__Work instructions__: From the passage on translating Lin's poetry, write out word for word the stretch that starts with the words containing "In the last" and ends with "like the culture of the ancient city Tainan.".

__Reading passage__:
-.-.-
In the last stanza, a vivid image of a thin long hand stretching out from the pond and holding the poet is wildly beautiful. It also echoes the legend of Li Bai (李白, AD 701–762), the famous Tang Dynasty (AD 618–907) poet, who it is said once tried to pick up the moon from its reflection in a lake while he was very drunk. This image reveals Lin’s poetic heart and also links him to a long-standing literary tradition of poetry tracing back to the Tang Dynasty.

In “Tea Master”, the poet describes the flavour of tea thus:

At the end of the year, newly made tea leaves are sealed in pots before the Lunar New Year

The tea matures with time

Subtle in flavour and lasting,

just like the culture of the ancient city Tainan. 

From the fragrance of tea leaves, Lin links tea to the culture of the ancient city Tainan. One of my challenges in translating “Tea Master” was to convey the concept that “drinking tea” is more than the tea sipping itself; drinking tea is culture, a ritual in daily life for many people. It is a love affair with tea, and an appreciation of it. In addition, the choice of expressions took some consideration too. For instance, the “fragrance of tea” seems not adequate to convey “. Most significantly, the poet played with Chinese characters in the Chinese original, for example considering the characters used in the name of the Tea Master. In my translation, I only paraphrase the meanings of those characters. It seems impossible to convey the structures or shapes of strokes of those Chinese characters, and so I have included them alongside the pronunciation and the English.
-.-.-
__Raw records__:

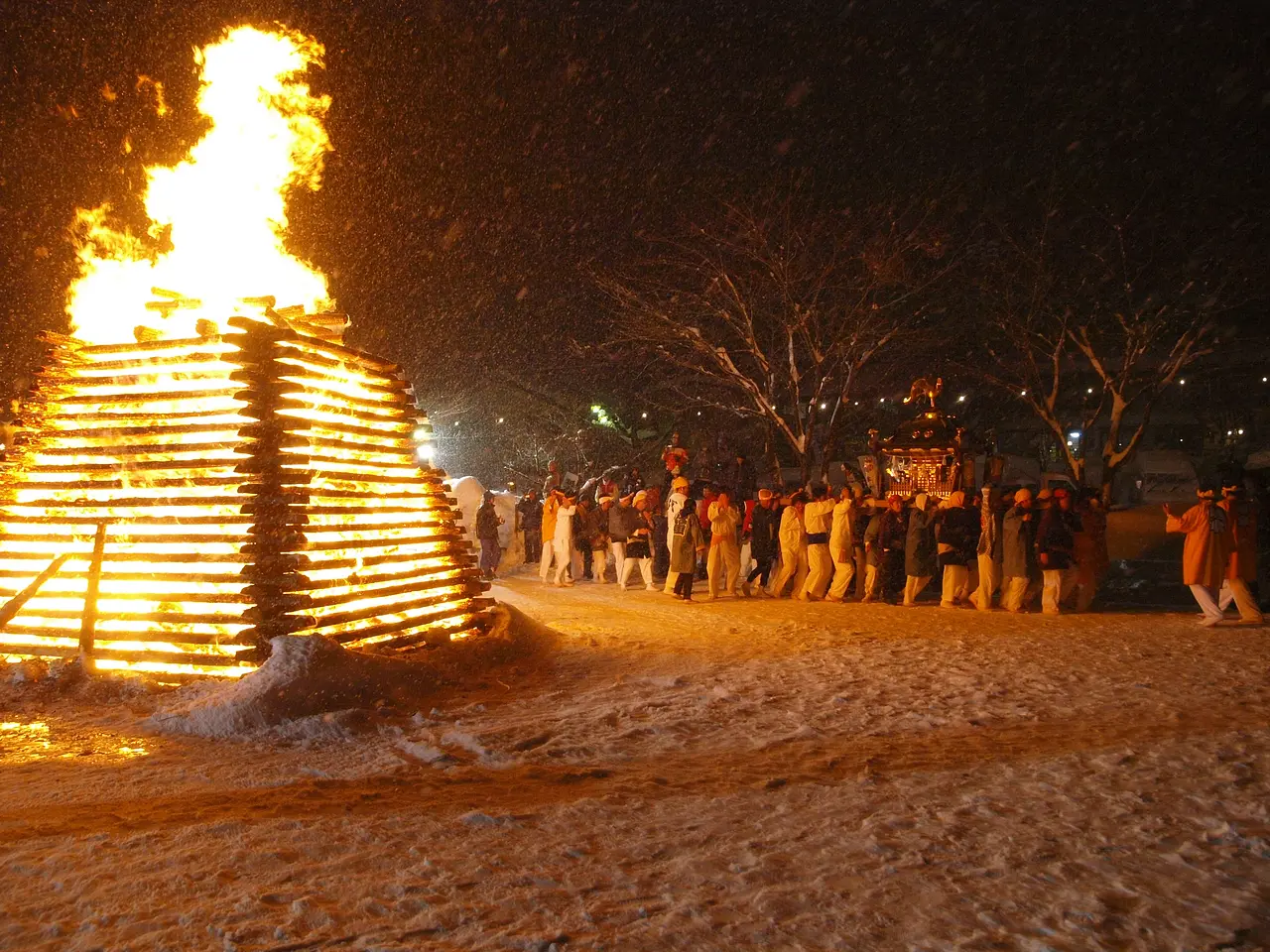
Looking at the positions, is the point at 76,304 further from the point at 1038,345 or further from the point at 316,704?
the point at 1038,345

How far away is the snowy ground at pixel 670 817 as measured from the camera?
356 centimetres

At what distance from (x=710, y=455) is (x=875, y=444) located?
1124 centimetres

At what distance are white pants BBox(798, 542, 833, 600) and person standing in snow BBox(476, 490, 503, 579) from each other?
24.8 ft

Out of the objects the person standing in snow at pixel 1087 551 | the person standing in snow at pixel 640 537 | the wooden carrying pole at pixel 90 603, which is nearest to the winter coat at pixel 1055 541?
the person standing in snow at pixel 1087 551

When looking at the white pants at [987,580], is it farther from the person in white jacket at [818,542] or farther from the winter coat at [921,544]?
the person in white jacket at [818,542]

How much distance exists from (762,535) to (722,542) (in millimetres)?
980

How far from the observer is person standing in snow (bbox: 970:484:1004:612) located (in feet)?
45.2

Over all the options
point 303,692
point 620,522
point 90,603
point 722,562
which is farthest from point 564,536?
point 303,692

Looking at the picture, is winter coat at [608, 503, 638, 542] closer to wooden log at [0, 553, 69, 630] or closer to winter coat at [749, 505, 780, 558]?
winter coat at [749, 505, 780, 558]

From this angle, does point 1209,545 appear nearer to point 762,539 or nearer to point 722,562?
point 762,539

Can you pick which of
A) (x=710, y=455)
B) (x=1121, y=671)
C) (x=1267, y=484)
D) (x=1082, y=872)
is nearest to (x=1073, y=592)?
(x=1267, y=484)

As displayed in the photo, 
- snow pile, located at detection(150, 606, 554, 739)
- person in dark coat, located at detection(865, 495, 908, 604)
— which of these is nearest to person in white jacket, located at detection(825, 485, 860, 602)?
person in dark coat, located at detection(865, 495, 908, 604)

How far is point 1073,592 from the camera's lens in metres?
14.3

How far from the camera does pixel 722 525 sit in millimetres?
15438
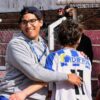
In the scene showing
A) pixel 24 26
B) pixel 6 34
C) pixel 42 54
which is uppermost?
pixel 24 26

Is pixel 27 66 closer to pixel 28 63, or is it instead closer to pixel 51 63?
pixel 28 63

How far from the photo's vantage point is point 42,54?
307 centimetres

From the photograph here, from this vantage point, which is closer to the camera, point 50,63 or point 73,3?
point 50,63

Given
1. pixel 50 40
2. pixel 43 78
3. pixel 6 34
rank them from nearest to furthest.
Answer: pixel 43 78
pixel 50 40
pixel 6 34

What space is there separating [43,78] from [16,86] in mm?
217

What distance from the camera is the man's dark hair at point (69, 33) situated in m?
2.96

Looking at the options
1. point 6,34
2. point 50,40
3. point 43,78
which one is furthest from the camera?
point 6,34

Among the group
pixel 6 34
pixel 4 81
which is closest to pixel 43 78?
pixel 4 81

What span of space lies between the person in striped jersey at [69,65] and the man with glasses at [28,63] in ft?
0.17

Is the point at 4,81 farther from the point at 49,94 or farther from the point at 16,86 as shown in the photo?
the point at 49,94

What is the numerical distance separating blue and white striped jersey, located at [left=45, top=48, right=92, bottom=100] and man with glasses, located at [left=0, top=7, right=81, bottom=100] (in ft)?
0.16

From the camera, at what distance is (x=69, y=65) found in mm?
2965

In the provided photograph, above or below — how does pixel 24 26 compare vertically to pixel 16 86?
above

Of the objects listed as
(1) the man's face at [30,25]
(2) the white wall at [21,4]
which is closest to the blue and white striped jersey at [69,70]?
(1) the man's face at [30,25]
-.-.-
__Task result__:
In the last stanza, a vivid image of a thin long hand stretching out from the pond and holding the poet is wildly beautiful. It also echoes the legend of Li Bai (李白, AD 701–762), the famous Tang Dynasty (AD 618–907) poet, who it is said once tried to pick up the moon from its reflection in a lake while he was very drunk. This image reveals Lin’s poetic heart and also links him to a long-standing literary tradition of poetry tracing back to the Tang Dynasty.

In “Tea Master”, the poet describes the flavour of tea thus:

At the end of the year, newly made tea leaves are sealed in pots before the Lunar New Year

The tea matures with time

Subtle in flavour and lasting,

just like the culture of the ancient city Tainan.